1 Rubrica: sociologia.doutrina, sistema ou prática (individual, grupal, estatal, social) que preconiza e/ou organiza e presta assistência a membros carentes ou necessitados de uma comunidade, nacional ou mesmo internacional, em detrimento de uma política que os tire da condição de carentes e necessitados2 Rubrica: política. Uso: pejorativo.sistema ou prática que se baseia no aliciamento político das classes menos privilegiadas através de uma encenação de assistência social a elas; populismo assistencial.

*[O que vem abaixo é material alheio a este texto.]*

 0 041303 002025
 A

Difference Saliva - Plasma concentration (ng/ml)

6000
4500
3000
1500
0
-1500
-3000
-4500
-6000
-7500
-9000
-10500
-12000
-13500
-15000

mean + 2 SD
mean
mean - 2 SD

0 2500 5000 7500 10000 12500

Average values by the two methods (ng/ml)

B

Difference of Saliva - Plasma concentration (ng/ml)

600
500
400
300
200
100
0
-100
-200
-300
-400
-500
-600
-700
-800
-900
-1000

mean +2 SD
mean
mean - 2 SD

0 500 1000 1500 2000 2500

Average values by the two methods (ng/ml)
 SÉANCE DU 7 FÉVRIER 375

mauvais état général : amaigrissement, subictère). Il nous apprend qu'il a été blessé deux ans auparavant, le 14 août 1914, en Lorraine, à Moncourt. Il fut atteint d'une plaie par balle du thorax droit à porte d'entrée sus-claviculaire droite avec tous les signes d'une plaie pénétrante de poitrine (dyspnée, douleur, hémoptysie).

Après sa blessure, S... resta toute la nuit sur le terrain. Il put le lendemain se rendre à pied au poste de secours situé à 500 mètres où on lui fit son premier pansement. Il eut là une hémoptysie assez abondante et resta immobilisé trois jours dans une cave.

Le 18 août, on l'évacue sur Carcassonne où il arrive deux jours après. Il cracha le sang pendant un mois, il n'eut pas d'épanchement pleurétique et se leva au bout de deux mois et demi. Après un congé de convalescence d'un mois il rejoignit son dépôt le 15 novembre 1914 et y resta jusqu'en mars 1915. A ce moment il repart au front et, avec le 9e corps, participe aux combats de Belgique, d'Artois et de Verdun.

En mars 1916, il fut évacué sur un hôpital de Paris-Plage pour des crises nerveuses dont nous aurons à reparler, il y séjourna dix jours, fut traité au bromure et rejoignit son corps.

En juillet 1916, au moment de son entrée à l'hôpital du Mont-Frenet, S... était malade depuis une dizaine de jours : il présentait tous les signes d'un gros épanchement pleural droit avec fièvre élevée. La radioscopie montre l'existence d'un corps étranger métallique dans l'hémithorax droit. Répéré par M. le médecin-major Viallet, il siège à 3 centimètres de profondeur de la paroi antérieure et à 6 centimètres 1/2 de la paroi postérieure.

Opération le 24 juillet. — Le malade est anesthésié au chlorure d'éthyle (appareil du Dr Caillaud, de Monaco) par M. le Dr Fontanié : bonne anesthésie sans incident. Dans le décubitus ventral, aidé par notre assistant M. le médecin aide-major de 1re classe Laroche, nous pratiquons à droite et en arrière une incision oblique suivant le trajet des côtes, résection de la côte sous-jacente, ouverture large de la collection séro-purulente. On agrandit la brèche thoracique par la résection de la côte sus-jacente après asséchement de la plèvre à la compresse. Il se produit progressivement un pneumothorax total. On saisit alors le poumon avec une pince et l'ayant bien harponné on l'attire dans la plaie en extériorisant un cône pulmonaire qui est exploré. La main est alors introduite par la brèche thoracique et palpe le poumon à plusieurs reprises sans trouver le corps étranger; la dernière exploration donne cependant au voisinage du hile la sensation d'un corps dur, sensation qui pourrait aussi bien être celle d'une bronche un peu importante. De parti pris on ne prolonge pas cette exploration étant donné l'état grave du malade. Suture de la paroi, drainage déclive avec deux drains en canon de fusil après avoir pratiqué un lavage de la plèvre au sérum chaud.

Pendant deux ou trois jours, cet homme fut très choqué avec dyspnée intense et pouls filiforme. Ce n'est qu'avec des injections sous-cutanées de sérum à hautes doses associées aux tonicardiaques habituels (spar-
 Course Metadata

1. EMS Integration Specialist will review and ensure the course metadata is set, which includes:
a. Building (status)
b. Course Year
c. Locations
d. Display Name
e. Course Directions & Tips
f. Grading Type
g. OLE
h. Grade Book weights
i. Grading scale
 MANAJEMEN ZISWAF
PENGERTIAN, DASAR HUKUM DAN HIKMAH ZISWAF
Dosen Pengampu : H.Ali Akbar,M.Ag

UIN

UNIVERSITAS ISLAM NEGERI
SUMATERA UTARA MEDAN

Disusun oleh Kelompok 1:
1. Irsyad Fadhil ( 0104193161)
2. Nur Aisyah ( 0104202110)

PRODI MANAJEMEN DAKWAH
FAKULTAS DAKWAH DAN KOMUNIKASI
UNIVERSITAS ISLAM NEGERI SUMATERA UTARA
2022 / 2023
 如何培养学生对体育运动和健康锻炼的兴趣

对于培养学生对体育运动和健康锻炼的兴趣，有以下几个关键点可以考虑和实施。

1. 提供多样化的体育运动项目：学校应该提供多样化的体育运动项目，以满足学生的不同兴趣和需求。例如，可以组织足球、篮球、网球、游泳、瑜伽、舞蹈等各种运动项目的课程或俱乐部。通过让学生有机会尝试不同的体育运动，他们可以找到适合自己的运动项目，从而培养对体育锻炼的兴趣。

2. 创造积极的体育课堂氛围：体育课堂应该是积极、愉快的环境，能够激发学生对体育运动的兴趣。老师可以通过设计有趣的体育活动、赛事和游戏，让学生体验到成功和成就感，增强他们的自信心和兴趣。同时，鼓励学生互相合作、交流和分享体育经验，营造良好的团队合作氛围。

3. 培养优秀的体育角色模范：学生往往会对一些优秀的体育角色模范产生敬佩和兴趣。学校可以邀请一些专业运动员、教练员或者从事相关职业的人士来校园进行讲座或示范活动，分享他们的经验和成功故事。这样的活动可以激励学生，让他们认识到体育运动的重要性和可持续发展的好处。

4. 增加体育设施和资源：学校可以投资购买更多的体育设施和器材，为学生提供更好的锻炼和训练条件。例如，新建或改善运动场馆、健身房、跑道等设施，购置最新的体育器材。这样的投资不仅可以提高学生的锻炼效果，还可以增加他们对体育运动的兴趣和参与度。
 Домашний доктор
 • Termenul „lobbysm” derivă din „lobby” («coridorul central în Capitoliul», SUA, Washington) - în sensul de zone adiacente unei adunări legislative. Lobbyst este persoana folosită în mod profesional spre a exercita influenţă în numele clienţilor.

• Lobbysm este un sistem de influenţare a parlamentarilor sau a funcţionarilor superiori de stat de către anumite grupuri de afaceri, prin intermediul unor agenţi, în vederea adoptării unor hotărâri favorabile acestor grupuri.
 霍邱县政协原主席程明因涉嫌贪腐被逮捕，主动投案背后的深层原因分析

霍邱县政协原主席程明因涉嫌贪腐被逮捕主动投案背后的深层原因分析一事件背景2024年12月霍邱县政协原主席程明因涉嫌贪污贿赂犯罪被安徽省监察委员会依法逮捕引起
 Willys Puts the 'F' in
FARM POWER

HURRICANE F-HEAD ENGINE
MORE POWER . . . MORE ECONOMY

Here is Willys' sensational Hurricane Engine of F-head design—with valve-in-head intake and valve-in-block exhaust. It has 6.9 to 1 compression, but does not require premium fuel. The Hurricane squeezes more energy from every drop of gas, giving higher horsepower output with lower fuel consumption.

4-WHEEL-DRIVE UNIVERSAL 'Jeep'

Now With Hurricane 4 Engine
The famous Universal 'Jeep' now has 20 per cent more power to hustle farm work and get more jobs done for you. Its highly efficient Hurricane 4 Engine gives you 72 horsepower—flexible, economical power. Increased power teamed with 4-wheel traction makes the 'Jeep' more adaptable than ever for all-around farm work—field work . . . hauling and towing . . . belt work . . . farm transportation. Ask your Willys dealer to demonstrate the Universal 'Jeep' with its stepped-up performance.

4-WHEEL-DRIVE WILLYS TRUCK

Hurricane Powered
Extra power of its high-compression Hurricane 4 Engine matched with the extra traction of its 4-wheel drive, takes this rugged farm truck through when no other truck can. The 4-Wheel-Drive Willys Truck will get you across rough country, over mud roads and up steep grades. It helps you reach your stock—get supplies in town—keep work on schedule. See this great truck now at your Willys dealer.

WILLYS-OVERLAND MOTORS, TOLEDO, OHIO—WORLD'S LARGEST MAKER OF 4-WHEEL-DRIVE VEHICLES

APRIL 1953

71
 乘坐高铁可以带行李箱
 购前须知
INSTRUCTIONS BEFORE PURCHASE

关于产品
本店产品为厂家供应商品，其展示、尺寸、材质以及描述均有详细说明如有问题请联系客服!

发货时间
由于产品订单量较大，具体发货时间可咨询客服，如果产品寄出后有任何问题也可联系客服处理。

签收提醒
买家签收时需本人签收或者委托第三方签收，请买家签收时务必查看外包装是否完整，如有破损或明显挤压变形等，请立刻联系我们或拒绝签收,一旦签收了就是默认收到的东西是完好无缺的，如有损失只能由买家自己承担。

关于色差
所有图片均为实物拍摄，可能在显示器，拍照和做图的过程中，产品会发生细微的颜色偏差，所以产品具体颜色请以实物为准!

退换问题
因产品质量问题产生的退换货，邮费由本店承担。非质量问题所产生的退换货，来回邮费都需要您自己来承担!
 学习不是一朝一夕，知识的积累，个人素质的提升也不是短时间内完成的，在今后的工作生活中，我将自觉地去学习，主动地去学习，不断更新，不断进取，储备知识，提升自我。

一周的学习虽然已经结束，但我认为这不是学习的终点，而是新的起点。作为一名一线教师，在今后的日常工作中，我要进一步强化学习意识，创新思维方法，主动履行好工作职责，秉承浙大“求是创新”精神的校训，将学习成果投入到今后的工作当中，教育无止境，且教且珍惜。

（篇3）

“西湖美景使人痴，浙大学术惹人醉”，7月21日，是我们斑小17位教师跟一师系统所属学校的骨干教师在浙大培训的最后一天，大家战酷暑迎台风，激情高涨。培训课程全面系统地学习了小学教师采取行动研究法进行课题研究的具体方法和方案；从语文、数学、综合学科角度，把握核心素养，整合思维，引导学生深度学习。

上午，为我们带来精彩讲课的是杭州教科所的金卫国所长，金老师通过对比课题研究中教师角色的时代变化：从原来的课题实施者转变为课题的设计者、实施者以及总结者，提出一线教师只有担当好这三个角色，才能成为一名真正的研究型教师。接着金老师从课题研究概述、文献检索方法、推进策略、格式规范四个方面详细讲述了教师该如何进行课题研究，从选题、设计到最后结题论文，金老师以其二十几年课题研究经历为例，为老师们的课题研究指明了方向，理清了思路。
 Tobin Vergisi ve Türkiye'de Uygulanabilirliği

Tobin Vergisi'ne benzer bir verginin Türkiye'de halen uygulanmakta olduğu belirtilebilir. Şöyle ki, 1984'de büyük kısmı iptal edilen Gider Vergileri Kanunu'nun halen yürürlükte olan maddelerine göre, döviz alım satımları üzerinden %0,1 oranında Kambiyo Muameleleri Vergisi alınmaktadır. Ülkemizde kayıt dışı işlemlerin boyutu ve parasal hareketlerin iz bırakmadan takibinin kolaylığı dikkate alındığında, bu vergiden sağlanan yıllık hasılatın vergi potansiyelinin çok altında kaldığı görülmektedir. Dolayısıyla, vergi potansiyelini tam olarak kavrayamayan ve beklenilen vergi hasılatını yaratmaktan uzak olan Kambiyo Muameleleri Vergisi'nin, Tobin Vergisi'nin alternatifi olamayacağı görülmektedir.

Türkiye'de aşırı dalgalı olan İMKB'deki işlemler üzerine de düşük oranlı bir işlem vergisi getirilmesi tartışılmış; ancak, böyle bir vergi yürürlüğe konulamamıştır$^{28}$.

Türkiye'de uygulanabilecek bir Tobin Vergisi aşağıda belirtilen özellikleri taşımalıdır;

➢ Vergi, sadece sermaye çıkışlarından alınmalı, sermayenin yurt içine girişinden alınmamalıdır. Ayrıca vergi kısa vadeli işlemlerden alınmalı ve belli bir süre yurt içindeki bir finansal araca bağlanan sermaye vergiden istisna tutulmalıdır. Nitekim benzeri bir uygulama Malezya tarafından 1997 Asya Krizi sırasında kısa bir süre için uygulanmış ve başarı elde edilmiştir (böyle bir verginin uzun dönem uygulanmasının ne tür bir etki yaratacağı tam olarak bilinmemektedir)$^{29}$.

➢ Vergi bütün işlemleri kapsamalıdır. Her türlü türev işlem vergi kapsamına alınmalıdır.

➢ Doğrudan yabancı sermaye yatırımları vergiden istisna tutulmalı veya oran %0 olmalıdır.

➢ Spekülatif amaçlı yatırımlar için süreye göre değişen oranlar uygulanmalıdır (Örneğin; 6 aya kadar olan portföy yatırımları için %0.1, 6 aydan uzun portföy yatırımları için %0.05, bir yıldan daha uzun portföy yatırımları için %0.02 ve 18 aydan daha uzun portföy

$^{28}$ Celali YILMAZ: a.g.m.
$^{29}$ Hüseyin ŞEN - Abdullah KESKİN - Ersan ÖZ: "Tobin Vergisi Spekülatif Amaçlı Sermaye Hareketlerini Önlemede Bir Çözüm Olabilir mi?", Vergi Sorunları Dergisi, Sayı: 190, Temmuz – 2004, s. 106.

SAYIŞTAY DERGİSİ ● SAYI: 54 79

Se eu fosse candidato a qualquer coisa, ainda que só a participar do debate público da política, evitaria usar o termo assistencialismo. Ele é depreciativo para o governante. Ele é ofensivo para o governado. É a versão moderna do velho discurso de que "o brasileiro é pobre porque não gosta de trabalhar". Dizer, como o faz Maria Sylvia, que o eleitor de Lula errou porque votou em alguém que dá o Bolsa Família em vez de escolher um outro candidato que daria emprego é de fazer rolar de rir. Quando você, finalmente, tiver controlado o riso, dê uma olhada nos números. As maiores votações de Lula aconteceram nas regiões do país em que a economia mais avança. O Amazonas deu 86% dos votos a Lula por causa da explosão de crescimento na Zona Franca, e não por causa do Bolsa Família. Talvez os amazonenses tenham desconfiado de que um governo sustentado pela elite econômica e política de São Paulo oporia resistência ao processo de desconcentração industrial do país. Ou seja, votaram em Lula para defender os seus empregos. Lula ganhou em Minas Gerais com 3, 2 milhões de votos a mais do que Geraldo Alckmin (65% a 35%). Ganhou no Rio de Janeiro com 3,1 milhões de votos a mais do que Alckmin (70% a 30%). As estatísticas do IBGE devem estar erradas: se Maria Sylvia estiver correta, Minas e Rio estão entre os maiores depósitos de miseráveis do Brasil. Lula ganhou em Goiás (55% a 45%) e quase empatou no Paraná (49% a 51%) e em São Paulo (48% a 52%). Três conhecidos bolsões de extrema pobreza, como se sabe. Ah, sim, tem o nordeste. Querem saber por que o nordeste votou maciçamente em Lula (77% a 23%)? Conversem com qualquer um que tenha feito campanha eleitoral por ali. Eu conversei. E ouvi a seguinte história, contada por um deputado de Pernambuco que se desgarrou nos últimos anos do bloco liberal-conservador para apoiar Lula.

Cheguei um dia numa cidadezinha do interior pernambucano onde estava reunido um certo público para me ouvir falar. A coisa ia indo meio morna, até que toquei na questão do emprego. Aí eu vi o brilho nos olhos das pessoas. Uma mulher já com seus cinqüenta anos resumiu o pensamento daquela gente:
- Sabe, deputado, nós aqui vamos votar no Lula por uma razão bem simples. Se ele ganhar, nossos filhos e nossos netos vão conseguir emprego e estudo aqui mesmo. Nós vamos poder reunir a família toda semana ou no máximo todo mês. Mas se o Lula perder só vai ter emprego mesmo é em São Paulo. E aí a gente só vai se ver no Natal, isso se as crianças tiverem dinheiro para comprar a passagem de ônibus.

Para a oposição, está na hora de acordar e encarar a realidade. E o despertar não será assim tão ruim. Afinal, estarão acordando de um pesadelo.